**Task requirements**
[a] Decide whether each statement below agrees with the food safety text. Answer yes or no for each, and quote the deciding words of the text. (i) Only companies aimed at profit count as food business. (ii) Food business are responsible for ensuring that food law requirements are fulfilled. (iii) The suitability test of food transport containers follows DIN 10 502-1.
[b] Reproduce the food safety text from "Therefore the following" up to and including "law are fulfilled.", renaming "foodstuffs" as "food products" wherever it occurs.

**Provided text**
+++
Food safety in general
Food safety, food compliance, traceability of food, food labeling and allergens are the challenges, which the the food industry and the companies involved in the supply chain – according to the law they are all termed as food business operators - have to face today.
A food producer who has no complete overview of the manufacturing and finishing processes cannot fully know the risks of the raw materials and finished goods, has not carried out complete risk analysis in the supply chain and cannot assess the dangers of cross-contamination with pollutants, molds, mycotoxins, allergens or other contaminants in food transport containers properly. This could lead to quickly losing a good image or worse even risks the existence of his entire company. Therefore strict compliance with the European regulations, national laws and compliance with the DIN or EN standards applies to all food business operators involved in the process chain.
Therefore the following regulations and standards are applied
- Regulation on Food Safety (EG) 178-2002
- Regulation (EC) No 852/853-2004 on the hygiene of foodstuffs
- Initial and recurrent testing of food transoprt containers in accordance with DIN 10 502-1/2
- Suitability test of food transport containers in accordance with DIN 10 502-1
- Regulation (EU) LMIV 1169-2011 on information provided about foodstuffs
- (EU) 183-2005 laying down requirements for food hygiene
- German LFGB – Lebensmittel- und Futtermittel-Gesetzbuch 2014
Definition food business
According to the food law food business are all companies carrying out any of the production, processing and distribution of food-related activities, regardless of whether they are aimed at profit or not and whether they are public or private. Food business are responsible for ensuring that the requirements of food law are fulfilled.
+++
**Data excerpts**
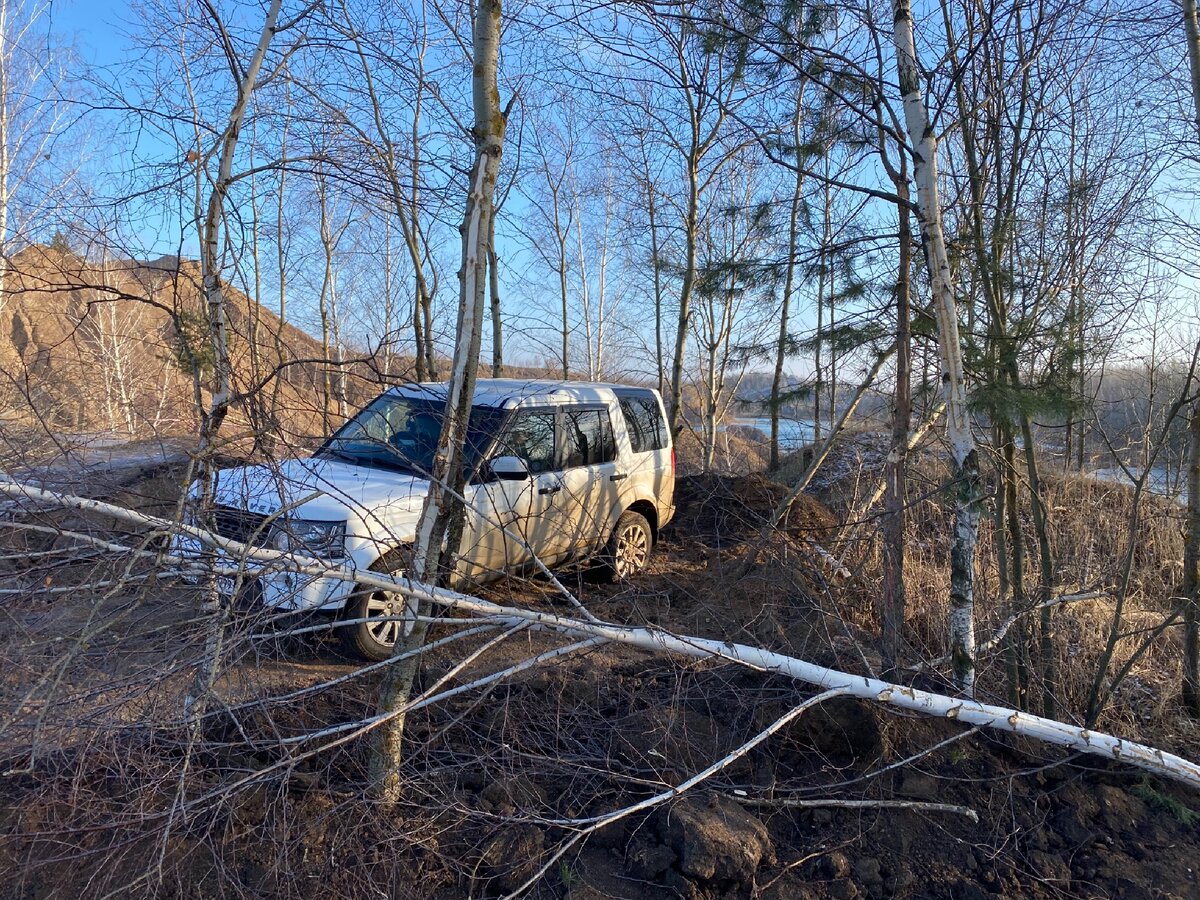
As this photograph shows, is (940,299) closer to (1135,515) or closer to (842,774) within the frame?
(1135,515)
+++
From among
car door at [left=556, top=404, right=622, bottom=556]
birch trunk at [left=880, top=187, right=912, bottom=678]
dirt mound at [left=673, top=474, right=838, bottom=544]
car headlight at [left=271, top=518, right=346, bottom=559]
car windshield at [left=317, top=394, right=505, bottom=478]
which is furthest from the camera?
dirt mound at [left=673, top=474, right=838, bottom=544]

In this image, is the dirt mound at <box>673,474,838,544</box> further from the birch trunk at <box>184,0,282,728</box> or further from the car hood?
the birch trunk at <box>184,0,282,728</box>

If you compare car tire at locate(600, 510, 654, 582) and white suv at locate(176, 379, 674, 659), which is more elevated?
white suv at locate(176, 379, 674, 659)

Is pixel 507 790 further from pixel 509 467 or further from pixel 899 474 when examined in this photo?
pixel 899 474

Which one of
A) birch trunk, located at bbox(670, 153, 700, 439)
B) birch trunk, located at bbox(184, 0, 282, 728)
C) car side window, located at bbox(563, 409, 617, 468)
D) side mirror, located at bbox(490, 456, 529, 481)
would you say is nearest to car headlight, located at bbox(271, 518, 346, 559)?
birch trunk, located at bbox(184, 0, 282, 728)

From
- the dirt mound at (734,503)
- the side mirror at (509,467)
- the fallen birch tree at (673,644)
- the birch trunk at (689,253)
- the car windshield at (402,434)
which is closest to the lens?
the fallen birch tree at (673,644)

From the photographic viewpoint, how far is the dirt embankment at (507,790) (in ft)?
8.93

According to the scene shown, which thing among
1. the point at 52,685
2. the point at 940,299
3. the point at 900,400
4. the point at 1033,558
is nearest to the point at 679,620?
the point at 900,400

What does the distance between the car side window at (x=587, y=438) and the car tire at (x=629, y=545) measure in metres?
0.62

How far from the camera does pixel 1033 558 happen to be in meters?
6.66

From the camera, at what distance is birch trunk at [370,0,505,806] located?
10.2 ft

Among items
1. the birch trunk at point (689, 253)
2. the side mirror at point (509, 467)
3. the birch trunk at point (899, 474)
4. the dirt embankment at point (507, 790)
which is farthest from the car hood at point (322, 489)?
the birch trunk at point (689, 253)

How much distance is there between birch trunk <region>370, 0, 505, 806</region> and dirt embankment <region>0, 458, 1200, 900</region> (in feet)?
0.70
+++
**Answers for this exercise**
[a]
(i) No: "regardless of whether they are aimed at profit or not"
(ii) Yes: "Food business are responsible for ensuring that the requirements of food law are fulfilled."
(iii) Yes: "Suitability test of food transport containers in accordance with DIN 10 502-1"

[b]
Therefore the following regulations and standards are applied
- Regulation on Food Safety (EG) 178-2002
- Regulation (EC) No 852/853-2004 on the hygiene of food products
- Initial and recurrent testing of food transoprt containers in accordance with DIN 10 502-1/2
- Suitability test of food transport containers in accordance with DIN 10 502-1
- Regulation (EU) LMIV 1169-2011 on information provided about food products
- (EU) 183-2005 laying down requirements for food hygiene
- German LFGB – Lebensmittel- und Futtermittel-Gesetzbuch 2014
Definition food business
According to the food law food business are all companies carrying out any of the production, processing and distribution of food-related activities, regardless of whether they are aimed at profit or not and whether they are public or private. Food business are responsible for ensuring that the requirements of food law are fulfilled.